# [Required task]
Copy out all of the items below, replacing each "fence post" with "wooden post" and leaving everything else as it is.
=-=-=
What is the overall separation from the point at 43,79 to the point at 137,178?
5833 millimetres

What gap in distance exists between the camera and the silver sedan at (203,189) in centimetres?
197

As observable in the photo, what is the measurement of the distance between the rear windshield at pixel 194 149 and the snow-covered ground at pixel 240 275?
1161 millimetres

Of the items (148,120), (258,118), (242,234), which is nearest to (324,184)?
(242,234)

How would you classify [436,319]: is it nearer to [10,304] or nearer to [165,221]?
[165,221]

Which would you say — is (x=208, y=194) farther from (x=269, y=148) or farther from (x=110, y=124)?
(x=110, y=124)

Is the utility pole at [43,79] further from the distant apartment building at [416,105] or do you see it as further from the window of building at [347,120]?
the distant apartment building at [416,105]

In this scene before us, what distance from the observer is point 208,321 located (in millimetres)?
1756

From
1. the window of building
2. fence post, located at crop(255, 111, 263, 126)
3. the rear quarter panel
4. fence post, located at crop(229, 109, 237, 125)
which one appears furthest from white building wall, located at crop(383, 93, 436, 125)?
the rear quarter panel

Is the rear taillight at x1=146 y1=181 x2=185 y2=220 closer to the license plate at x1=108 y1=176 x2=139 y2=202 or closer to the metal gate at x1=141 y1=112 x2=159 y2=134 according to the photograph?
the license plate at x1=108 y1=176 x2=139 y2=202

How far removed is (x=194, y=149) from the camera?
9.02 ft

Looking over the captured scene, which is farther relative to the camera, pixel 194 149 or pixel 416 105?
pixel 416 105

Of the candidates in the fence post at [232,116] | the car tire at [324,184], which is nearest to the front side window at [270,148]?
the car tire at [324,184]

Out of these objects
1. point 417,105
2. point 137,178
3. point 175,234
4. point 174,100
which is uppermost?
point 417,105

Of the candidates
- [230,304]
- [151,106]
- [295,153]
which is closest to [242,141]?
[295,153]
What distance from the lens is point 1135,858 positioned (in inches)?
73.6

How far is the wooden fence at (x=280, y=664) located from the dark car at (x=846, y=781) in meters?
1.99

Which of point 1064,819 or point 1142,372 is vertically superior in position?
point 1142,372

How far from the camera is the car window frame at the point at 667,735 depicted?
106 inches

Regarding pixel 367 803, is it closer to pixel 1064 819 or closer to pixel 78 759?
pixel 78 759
=-=-=
# [Written response]
What is the overall separation from the point at 43,79 to the point at 137,178?
5833 millimetres

What gap in distance exists between the camera and the silver sedan at (203,189) in centimetres?
197

As observable in the photo, what is the measurement of the distance between the rear windshield at pixel 194 149 and the snow-covered ground at pixel 240 275?
1161 millimetres

Of the items (148,120), (258,118), (242,234), which is nearest to (324,184)?
(242,234)

How would you classify [436,319]: is it nearer to [10,304] or nearer to [165,221]?
[165,221]

Which would you say — is (x=208, y=194) farther from (x=269, y=148) or farther from (x=110, y=124)?
(x=110, y=124)

Is the utility pole at [43,79] further from the distant apartment building at [416,105] or do you see it as further from the window of building at [347,120]?
the distant apartment building at [416,105]

In this scene before us, what distance from the observer is point 208,321 located (in millimetres)?
1756

From
1. the window of building
2. wooden post, located at crop(255, 111, 263, 126)
3. the rear quarter panel
4. wooden post, located at crop(229, 109, 237, 125)
which one appears furthest from white building wall, located at crop(383, 93, 436, 125)?
the rear quarter panel

Is the rear taillight at x1=146 y1=181 x2=185 y2=220 closer to the license plate at x1=108 y1=176 x2=139 y2=202 or closer to the metal gate at x1=141 y1=112 x2=159 y2=134 according to the photograph?
the license plate at x1=108 y1=176 x2=139 y2=202

How far removed is (x=194, y=149) from the camera?
9.02 ft

Looking over the captured scene, which is farther relative to the camera, pixel 194 149 or pixel 416 105?
pixel 416 105

Of the candidates in the wooden post at [232,116] | the car tire at [324,184], which is nearest to the front side window at [270,148]?
the car tire at [324,184]

Out of these objects
1. point 417,105
2. point 137,178
3. point 175,234
4. point 174,100
which is uppermost?
point 417,105

Of the candidates
- [230,304]
- [151,106]
- [295,153]
which is closest to [242,141]?
[295,153]
What distance from the lens is point 1135,858 positioned (in inches)?
73.6

How far is the wooden fence at (x=280, y=664) located from the dark car at (x=846, y=781) in meters?
1.99

Which of point 1064,819 or point 1142,372 is vertically superior in position?
point 1142,372

How far from the camera is the car window frame at the point at 667,735 depicted?
106 inches

Regarding pixel 367 803, is it closer to pixel 1064 819 or closer to pixel 78 759?
pixel 78 759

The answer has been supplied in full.